───── Datensatz ─────

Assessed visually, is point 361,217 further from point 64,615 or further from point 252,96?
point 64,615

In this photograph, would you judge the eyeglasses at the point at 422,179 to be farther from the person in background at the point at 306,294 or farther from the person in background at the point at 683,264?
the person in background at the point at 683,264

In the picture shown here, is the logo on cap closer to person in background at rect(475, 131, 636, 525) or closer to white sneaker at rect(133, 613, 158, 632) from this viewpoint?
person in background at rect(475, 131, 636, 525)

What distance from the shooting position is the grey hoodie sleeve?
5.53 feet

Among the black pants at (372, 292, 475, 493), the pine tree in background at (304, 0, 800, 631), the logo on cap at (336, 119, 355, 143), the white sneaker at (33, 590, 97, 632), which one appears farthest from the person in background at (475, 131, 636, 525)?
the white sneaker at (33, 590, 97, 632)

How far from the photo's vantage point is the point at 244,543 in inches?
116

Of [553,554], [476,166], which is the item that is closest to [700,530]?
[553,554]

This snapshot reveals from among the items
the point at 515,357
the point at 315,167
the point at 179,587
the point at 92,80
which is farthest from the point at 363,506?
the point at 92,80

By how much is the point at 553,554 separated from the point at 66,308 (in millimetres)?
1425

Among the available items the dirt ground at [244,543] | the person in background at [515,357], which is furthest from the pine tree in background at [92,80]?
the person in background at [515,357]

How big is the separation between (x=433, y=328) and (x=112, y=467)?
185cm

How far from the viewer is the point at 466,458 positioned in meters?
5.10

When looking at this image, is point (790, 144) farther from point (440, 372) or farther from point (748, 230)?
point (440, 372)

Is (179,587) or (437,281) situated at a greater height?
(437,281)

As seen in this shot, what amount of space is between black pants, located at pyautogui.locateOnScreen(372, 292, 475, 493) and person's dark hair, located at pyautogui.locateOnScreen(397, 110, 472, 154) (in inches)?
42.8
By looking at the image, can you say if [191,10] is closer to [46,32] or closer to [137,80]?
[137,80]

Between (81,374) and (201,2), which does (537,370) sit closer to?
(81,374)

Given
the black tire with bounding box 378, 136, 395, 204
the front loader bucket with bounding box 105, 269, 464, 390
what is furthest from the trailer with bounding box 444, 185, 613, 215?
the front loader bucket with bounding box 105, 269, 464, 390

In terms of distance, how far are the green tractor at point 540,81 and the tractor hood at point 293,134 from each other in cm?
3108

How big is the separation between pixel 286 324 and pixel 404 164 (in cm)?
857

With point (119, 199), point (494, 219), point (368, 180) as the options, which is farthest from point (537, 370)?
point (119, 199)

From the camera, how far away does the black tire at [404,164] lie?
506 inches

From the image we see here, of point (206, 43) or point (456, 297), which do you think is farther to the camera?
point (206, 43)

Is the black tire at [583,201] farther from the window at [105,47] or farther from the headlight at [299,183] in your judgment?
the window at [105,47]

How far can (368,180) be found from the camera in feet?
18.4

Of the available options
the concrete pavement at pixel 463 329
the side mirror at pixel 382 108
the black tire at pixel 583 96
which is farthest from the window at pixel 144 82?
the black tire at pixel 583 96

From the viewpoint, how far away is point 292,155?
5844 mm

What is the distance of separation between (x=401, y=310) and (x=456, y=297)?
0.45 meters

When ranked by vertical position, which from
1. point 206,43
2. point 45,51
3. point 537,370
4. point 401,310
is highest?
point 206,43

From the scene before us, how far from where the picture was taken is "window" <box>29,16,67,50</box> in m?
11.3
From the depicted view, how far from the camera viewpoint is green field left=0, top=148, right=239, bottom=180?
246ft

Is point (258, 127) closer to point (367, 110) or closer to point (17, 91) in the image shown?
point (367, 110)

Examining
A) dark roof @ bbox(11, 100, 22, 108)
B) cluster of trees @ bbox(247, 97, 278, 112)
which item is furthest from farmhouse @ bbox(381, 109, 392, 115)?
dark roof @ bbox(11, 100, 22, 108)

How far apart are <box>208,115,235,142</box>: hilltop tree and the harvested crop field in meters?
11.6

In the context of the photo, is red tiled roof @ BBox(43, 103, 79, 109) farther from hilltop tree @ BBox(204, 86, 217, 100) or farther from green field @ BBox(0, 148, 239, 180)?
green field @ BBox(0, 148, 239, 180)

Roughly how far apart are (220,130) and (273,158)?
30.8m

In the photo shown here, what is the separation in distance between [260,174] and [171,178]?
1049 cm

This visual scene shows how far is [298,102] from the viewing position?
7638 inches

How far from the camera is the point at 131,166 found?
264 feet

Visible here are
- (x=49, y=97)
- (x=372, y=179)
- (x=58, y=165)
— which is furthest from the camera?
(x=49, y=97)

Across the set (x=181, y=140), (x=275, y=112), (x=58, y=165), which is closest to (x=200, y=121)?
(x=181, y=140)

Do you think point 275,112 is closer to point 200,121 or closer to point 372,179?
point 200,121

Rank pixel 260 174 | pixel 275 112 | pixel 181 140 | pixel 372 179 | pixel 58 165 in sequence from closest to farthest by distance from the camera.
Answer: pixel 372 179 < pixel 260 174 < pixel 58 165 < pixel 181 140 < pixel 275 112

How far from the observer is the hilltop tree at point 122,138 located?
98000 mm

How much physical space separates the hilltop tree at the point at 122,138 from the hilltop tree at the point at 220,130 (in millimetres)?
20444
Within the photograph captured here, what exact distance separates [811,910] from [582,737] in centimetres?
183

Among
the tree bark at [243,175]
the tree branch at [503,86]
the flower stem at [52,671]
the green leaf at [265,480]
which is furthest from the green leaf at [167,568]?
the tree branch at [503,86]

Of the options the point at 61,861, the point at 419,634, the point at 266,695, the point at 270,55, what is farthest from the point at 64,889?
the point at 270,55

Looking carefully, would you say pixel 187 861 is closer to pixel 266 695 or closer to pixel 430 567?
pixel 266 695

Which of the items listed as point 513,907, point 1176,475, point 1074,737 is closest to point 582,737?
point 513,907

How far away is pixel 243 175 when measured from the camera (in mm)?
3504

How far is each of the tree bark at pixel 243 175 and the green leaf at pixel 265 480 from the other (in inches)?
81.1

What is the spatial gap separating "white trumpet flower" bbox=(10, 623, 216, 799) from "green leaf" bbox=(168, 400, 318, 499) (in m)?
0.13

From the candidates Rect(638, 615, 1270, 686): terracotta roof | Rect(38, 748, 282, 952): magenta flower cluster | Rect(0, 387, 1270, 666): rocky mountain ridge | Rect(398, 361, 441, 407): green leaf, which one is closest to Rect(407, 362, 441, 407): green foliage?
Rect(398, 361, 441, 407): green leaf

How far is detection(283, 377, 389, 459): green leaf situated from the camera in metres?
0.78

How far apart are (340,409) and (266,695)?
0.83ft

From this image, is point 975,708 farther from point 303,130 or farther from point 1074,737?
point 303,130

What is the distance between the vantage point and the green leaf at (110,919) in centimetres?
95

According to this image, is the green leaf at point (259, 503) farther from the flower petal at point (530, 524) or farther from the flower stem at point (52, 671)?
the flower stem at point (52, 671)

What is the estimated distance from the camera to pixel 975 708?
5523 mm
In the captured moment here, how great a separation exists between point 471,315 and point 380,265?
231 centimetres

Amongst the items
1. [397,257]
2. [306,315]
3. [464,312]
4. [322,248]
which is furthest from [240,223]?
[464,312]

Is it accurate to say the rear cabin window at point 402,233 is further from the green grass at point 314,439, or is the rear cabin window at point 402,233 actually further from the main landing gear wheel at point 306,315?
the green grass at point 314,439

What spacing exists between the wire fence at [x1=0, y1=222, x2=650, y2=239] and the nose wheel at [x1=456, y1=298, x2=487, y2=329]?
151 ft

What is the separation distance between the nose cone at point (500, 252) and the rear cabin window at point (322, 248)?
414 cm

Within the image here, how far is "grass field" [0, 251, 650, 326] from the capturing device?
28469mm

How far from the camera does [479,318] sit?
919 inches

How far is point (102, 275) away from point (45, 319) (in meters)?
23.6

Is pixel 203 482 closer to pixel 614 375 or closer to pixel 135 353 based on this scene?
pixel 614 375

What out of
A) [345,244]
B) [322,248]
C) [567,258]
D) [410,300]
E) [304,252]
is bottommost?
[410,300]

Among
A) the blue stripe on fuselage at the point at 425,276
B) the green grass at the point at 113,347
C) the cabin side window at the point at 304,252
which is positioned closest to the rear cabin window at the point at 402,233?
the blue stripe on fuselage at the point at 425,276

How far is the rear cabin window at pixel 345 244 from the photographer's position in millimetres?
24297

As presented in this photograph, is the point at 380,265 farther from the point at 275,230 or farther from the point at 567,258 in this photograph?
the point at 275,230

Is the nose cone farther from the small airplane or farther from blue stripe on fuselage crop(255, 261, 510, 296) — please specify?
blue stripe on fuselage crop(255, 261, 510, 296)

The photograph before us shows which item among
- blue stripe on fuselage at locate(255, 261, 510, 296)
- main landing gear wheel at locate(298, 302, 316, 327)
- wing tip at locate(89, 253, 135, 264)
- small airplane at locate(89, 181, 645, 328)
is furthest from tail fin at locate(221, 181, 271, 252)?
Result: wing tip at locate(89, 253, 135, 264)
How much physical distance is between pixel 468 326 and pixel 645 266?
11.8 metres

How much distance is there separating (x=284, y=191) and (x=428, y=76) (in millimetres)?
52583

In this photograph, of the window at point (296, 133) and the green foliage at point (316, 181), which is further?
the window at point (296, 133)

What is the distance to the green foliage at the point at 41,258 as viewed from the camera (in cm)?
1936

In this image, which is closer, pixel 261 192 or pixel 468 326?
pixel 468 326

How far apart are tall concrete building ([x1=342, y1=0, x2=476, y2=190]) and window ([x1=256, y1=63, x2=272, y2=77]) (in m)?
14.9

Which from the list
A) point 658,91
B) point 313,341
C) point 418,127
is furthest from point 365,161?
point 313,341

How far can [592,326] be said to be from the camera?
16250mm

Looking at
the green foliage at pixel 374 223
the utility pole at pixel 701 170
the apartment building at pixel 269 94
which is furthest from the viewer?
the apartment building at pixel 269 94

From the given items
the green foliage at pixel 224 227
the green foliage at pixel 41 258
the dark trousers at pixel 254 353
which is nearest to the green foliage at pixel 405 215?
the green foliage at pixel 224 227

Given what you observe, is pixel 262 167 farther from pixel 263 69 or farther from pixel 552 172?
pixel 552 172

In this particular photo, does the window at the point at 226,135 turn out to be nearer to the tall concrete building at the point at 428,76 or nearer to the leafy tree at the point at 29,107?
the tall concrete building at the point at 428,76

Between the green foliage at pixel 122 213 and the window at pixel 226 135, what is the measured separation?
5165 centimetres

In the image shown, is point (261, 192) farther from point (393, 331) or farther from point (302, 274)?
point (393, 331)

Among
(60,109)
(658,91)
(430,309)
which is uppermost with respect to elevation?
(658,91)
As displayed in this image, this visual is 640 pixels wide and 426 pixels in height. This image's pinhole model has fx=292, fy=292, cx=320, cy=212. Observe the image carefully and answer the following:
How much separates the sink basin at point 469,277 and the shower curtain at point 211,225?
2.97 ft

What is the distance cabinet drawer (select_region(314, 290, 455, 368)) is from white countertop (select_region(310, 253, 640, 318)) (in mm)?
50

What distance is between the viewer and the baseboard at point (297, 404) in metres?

─────

* Ziel *
Gib aus dem Material die Zeilen wörtlich wieder, die mit der Zeile mit „What spacing exists“ beginnen und bis einschließlich der Zeile mit „11.8 metres“ reichen. Weitere Zeilen gehören nicht dazu.

* Richtige Antwort *
What spacing exists between the wire fence at [x1=0, y1=222, x2=650, y2=239] and the nose wheel at [x1=456, y1=298, x2=487, y2=329]?
151 ft

What is the separation distance between the nose cone at point (500, 252) and the rear cabin window at point (322, 248)?
414 cm

Within the image here, how far is "grass field" [0, 251, 650, 326] from the capturing device?
28469mm

How far from the camera does [479,318] sit?
919 inches

How far is point (102, 275) away from point (45, 319) (in meters)?
23.6

Is pixel 203 482 closer to pixel 614 375 or closer to pixel 135 353 based on this scene?
pixel 614 375

What out of
A) [345,244]
B) [322,248]
C) [567,258]
D) [410,300]
E) [304,252]
is bottommost?
[410,300]

Among
A) the blue stripe on fuselage at the point at 425,276
B) the green grass at the point at 113,347
C) the cabin side window at the point at 304,252
which is positioned closest to the rear cabin window at the point at 402,233?
the blue stripe on fuselage at the point at 425,276

How far is the rear cabin window at pixel 345 244 from the photographer's position in millimetres?
24297

As presented in this photograph, is the point at 380,265 farther from the point at 275,230 or farther from the point at 567,258 in this photograph?
the point at 275,230

Is the nose cone farther from the small airplane or farther from blue stripe on fuselage crop(255, 261, 510, 296) — please specify?
blue stripe on fuselage crop(255, 261, 510, 296)

The photograph before us shows which item among
- blue stripe on fuselage at locate(255, 261, 510, 296)
- main landing gear wheel at locate(298, 302, 316, 327)
- wing tip at locate(89, 253, 135, 264)
- small airplane at locate(89, 181, 645, 328)
is furthest from tail fin at locate(221, 181, 271, 252)?
Result: wing tip at locate(89, 253, 135, 264)
How much physical distance is between pixel 468 326 and pixel 645 266?
11.8 metres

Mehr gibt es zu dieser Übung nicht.